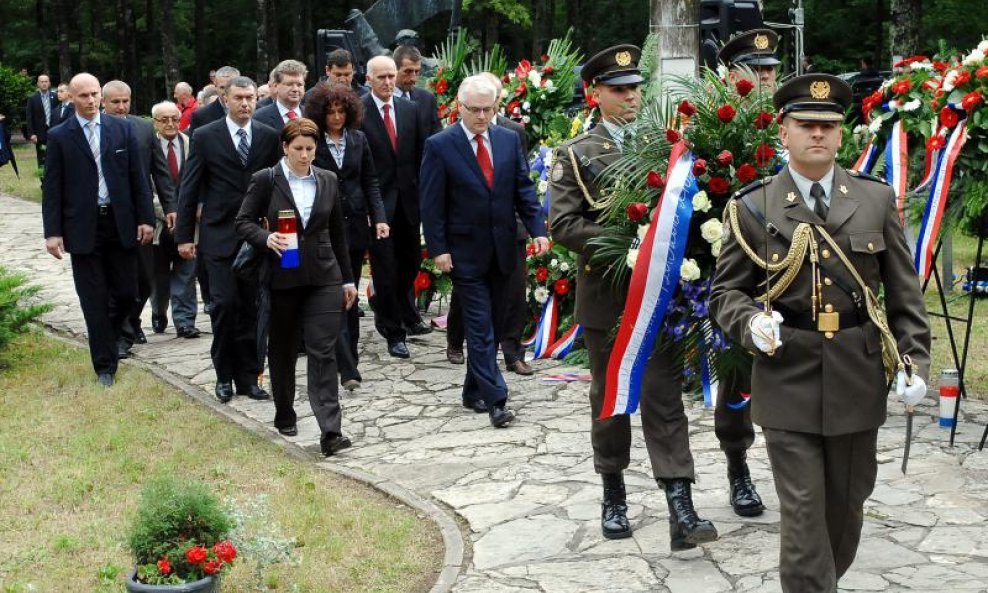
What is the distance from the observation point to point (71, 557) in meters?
6.79

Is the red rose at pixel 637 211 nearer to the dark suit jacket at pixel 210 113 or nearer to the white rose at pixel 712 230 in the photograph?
the white rose at pixel 712 230

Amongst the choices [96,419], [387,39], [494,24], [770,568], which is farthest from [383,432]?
[494,24]

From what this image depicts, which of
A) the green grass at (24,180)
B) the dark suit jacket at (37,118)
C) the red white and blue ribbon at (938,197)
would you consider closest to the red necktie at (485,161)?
the red white and blue ribbon at (938,197)

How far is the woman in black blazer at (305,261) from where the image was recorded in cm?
876

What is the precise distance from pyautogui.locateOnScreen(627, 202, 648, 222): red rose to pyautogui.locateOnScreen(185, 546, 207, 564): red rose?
2359mm

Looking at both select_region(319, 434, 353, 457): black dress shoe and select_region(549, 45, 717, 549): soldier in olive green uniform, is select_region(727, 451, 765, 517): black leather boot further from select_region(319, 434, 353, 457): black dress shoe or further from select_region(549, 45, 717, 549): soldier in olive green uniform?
select_region(319, 434, 353, 457): black dress shoe

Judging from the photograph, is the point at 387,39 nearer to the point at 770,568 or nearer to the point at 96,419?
the point at 96,419

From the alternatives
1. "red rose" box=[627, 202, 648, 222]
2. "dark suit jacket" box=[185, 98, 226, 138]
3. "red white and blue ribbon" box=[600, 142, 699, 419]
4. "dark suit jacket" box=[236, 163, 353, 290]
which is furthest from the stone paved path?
"dark suit jacket" box=[185, 98, 226, 138]

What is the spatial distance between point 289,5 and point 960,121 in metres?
40.9

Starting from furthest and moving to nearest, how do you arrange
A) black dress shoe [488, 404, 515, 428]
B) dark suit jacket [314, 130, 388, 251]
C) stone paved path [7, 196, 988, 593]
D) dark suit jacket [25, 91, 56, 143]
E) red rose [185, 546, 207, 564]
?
dark suit jacket [25, 91, 56, 143], dark suit jacket [314, 130, 388, 251], black dress shoe [488, 404, 515, 428], stone paved path [7, 196, 988, 593], red rose [185, 546, 207, 564]

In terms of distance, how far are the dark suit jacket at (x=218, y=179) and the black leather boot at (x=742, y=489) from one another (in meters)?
4.51

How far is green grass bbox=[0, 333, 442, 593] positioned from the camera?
6.45 meters

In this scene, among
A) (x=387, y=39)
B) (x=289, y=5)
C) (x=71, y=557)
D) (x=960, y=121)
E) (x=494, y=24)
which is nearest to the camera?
(x=71, y=557)

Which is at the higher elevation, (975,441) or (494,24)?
(494,24)
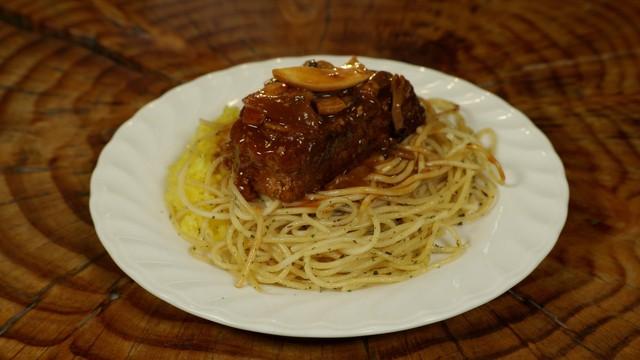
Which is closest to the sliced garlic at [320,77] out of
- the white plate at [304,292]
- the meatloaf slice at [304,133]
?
the meatloaf slice at [304,133]

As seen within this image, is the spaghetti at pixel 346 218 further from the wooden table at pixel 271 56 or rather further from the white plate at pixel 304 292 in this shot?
the wooden table at pixel 271 56

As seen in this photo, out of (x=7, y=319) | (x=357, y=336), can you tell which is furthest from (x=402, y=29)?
(x=7, y=319)

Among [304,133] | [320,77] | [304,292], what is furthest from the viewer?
[320,77]

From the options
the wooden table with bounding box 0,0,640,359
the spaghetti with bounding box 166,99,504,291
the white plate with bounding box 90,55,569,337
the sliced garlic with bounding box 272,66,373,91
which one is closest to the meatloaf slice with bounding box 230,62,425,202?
the sliced garlic with bounding box 272,66,373,91

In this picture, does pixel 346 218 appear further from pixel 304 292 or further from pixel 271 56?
pixel 271 56

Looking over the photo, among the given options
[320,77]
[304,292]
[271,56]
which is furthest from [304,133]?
[271,56]

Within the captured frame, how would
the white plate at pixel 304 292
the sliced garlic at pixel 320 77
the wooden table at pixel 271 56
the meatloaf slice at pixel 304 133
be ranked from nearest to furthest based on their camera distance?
the white plate at pixel 304 292 → the wooden table at pixel 271 56 → the meatloaf slice at pixel 304 133 → the sliced garlic at pixel 320 77
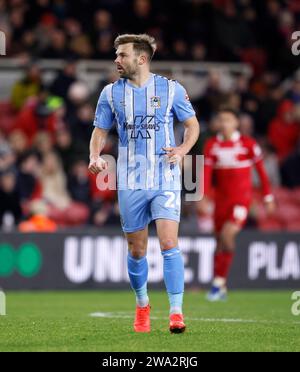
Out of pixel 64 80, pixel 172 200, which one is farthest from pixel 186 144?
pixel 64 80

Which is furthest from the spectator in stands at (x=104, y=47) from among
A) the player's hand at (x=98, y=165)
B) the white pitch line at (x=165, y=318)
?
the player's hand at (x=98, y=165)

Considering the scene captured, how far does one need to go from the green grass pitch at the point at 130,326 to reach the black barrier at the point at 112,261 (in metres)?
1.50

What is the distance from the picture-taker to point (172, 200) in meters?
9.00

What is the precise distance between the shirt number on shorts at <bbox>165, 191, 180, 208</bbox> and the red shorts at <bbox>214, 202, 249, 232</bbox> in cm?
609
+---+
(TASK PROMPT):
Please give every line of the material above as a numbered list, with blank lines left out. Leave the pictures out of the answer.

(EXPECTED ANSWER):
1. What is the distance from the observation point to point (71, 557) in meters?
2. 6.79
3. Is the red rose at pixel 637 211 nearer to the dark suit jacket at pixel 210 113 or nearer to the white rose at pixel 712 230 in the photograph?
4. the white rose at pixel 712 230
5. Amongst the choices [96,419], [387,39], [494,24], [770,568], which is farthest from [383,432]?
6. [494,24]
7. From what this image depicts, which of
8. A) the green grass at (24,180)
9. B) the dark suit jacket at (37,118)
10. C) the red white and blue ribbon at (938,197)
11. would you consider closest to the red necktie at (485,161)?
12. the red white and blue ribbon at (938,197)
13. How far is the woman in black blazer at (305,261) from where the image was recorded in cm?
14. 876
15. What is the precise distance from pyautogui.locateOnScreen(627, 202, 648, 222): red rose to pyautogui.locateOnScreen(185, 546, 207, 564): red rose?
16. 2359mm
17. Looking at both select_region(319, 434, 353, 457): black dress shoe and select_region(549, 45, 717, 549): soldier in olive green uniform, is select_region(727, 451, 765, 517): black leather boot further from select_region(319, 434, 353, 457): black dress shoe or further from select_region(549, 45, 717, 549): soldier in olive green uniform?
18. select_region(319, 434, 353, 457): black dress shoe
19. Judging from the photograph, is the point at 387,39 nearer to the point at 770,568 or nearer to the point at 96,419?
20. the point at 96,419
21. From the alternatives
22. 1. "red rose" box=[627, 202, 648, 222]
23. 2. "dark suit jacket" box=[185, 98, 226, 138]
24. 3. "red white and blue ribbon" box=[600, 142, 699, 419]
25. 4. "dark suit jacket" box=[236, 163, 353, 290]
26. which is furthest from the stone paved path?
27. "dark suit jacket" box=[185, 98, 226, 138]
28. What is the spatial distance between point 289,5 and point 960,121 in metres?
29. 40.9
30. Starting from furthest and moving to nearest, how do you arrange
31. A) black dress shoe [488, 404, 515, 428]
32. B) dark suit jacket [314, 130, 388, 251]
33. C) stone paved path [7, 196, 988, 593]
34. D) dark suit jacket [25, 91, 56, 143]
35. E) red rose [185, 546, 207, 564]
36. ?
37. dark suit jacket [25, 91, 56, 143], dark suit jacket [314, 130, 388, 251], black dress shoe [488, 404, 515, 428], stone paved path [7, 196, 988, 593], red rose [185, 546, 207, 564]
38. In terms of distance, how far are the dark suit jacket at (x=218, y=179) and the black leather boot at (x=742, y=489) from one another (in meters)?
39. 4.51
40. How far is green grass bbox=[0, 333, 442, 593] positioned from the camera?
41. 6.45 meters
42. In this scene, among
43. A) (x=387, y=39)
44. B) (x=289, y=5)
45. C) (x=71, y=557)
46. D) (x=960, y=121)
47. E) (x=494, y=24)
48. which is nearest to the camera?
49. (x=71, y=557)
50. Which is at the higher elevation, (975,441) or (494,24)?
51. (494,24)
52. Which is closest to the sliced garlic at [320,77] out of
53. - the white plate at [304,292]
54. - the meatloaf slice at [304,133]
55. ?
56. the meatloaf slice at [304,133]
57. As seen within this image, is the spaghetti at pixel 346 218 further from the wooden table at pixel 271 56 or rather further from the white plate at pixel 304 292 in this shot?
58. the wooden table at pixel 271 56
59. As seen in this photo, out of (x=7, y=319) | (x=357, y=336), can you tell which is furthest from (x=402, y=29)?
60. (x=7, y=319)
61. Among [304,133] | [320,77] | [304,292], what is furthest from the viewer?
62. [320,77]
63. From the options
64. the wooden table with bounding box 0,0,640,359
65. the spaghetti with bounding box 166,99,504,291
66. the white plate with bounding box 90,55,569,337
67. the sliced garlic with bounding box 272,66,373,91
68. which one is closest to the meatloaf slice with bounding box 230,62,425,202?
69. the sliced garlic with bounding box 272,66,373,91
70. In this picture, does pixel 346 218 appear further from pixel 304 292 or further from pixel 271 56?
71. pixel 271 56
72. Looking over the photo, among the given options
73. [320,77]
74. [304,292]
75. [271,56]
76. which is furthest from [304,133]?
77. [271,56]
78. Within the captured frame, how would
79. the white plate at pixel 304 292
80. the sliced garlic at pixel 320 77
81. the wooden table at pixel 271 56
82. the meatloaf slice at pixel 304 133
83. be ranked from nearest to furthest based on their camera distance?
84. the white plate at pixel 304 292 → the wooden table at pixel 271 56 → the meatloaf slice at pixel 304 133 → the sliced garlic at pixel 320 77
85. Out of pixel 64 80, pixel 172 200, which one is farthest from pixel 186 144?
86. pixel 64 80
87. Which is furthest from the spectator in stands at (x=104, y=47) from among
88. A) the player's hand at (x=98, y=165)
89. B) the white pitch line at (x=165, y=318)
90. ?
91. the player's hand at (x=98, y=165)
92. Considering the scene captured, how far does one need to go from the green grass pitch at the point at 130,326 to reach the black barrier at the point at 112,261 (in metres)?
93. 1.50
94. What is the distance from the picture-taker to point (172, 200) in meters?
95. 9.00
96. What is the precise distance between the shirt number on shorts at <bbox>165, 191, 180, 208</bbox> and the red shorts at <bbox>214, 202, 249, 232</bbox> in cm?
97. 609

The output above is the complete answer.